In addition to controlling neuronal migration in the prenatal brain, Reelin plays important roles in the postnatal and adult brain, promoting the maturation of dendrites, synaptogenesis, synaptic transmission and plasticity, thus modulating the formation and function of synaptic circuits. This view is supported not only by animal studies involving heterozygous reeler mice, which model some behavioral dysfunction similar to schizophrenia (Costa et al., 2002), but also by recent human genetic studies identifying heterozygous REELIN mutations in lateral temporal epilepsy (Dazzo et al., 2015), and pointing to REELIN as a risk factor in autism (De Rubeis et al., 2014).
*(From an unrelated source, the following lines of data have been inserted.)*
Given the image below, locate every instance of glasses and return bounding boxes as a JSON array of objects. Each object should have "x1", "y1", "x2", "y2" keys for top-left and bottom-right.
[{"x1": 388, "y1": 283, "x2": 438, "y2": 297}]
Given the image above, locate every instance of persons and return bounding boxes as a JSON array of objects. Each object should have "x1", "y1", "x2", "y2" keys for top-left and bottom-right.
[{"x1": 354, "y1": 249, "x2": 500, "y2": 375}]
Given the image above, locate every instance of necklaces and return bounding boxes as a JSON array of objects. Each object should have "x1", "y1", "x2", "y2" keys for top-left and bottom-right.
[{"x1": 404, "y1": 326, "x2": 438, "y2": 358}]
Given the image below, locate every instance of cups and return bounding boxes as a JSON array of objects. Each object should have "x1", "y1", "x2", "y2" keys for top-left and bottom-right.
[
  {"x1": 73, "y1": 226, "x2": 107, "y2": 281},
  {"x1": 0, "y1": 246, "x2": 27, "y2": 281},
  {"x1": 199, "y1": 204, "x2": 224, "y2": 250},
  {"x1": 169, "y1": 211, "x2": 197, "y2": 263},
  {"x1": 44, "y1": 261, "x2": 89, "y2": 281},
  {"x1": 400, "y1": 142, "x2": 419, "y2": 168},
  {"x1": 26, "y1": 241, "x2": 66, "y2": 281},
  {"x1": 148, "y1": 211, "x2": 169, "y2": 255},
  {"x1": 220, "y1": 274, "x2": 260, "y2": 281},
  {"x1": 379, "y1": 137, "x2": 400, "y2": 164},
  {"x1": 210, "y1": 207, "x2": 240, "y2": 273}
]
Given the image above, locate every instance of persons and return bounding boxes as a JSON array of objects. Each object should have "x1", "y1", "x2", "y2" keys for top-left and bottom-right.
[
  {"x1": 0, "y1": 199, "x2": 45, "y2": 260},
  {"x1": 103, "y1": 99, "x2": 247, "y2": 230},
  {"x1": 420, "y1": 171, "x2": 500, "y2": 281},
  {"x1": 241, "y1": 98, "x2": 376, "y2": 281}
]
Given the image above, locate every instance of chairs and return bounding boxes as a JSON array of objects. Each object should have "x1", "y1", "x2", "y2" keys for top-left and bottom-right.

Furthermore, accumulating evidence that Reelin signaling antagonizes the toxic effects of β-amyloid at the synapse, underscores the potential relevance of this “developmental” factor for neurodegenerative disorders (Durakoglugil et al., 2009; Krstic et al., 2012; Pujadas et al., 2014).
To foster a better understanding of the mechanisms of development and disease, in this review we focus on recent advances in our knowledge of the signaling transduction pathways that regulate the different biological activities of Reelin in the brain.
Reelin Expression and Cleavage
The spatiotemporal regulation of Reelin expression underlies its multifaceted roles in brain development. During the embryonic development of forebrain structures Cajal-Retzius cells secrete high levels of Reelin in the marginal zone, thus regulating neuronal migration and cellular layer formation (D’Arcangelo et al., 1995; Ogawa et al., 1995). These cells begin to die shortly after birth and disappear from the neocortex once neuronal migration is completed. In the hippocampus, however, residual Cajal-Retzius continue to secrete Reelin at early postnatal days, affecting aspects of development such as axonal or dendrite branching and maturation (Del Río et al., 1997; Niu et al., 2004; Kupferman et al., 2014). As postnatal development continues, the expression of Reelin becomes predominantly localized to a subset of GABAergic interneurons that are positioned throughout cortical and hippocampal cell layers (Alcántara et al., 1998; Pesold et al., 1998). Albeit at reduced levels, these interneurons continue to express Reelin in the juvenile and adult forebrain. The significance of this late postnatal and adult pattern of expression is likely related to the modulation of synaptic activity and plasticity (Weeber et al., 2002; Beffert et al., 2005; Pujadas et al., 2010; Trotter et al., 2013).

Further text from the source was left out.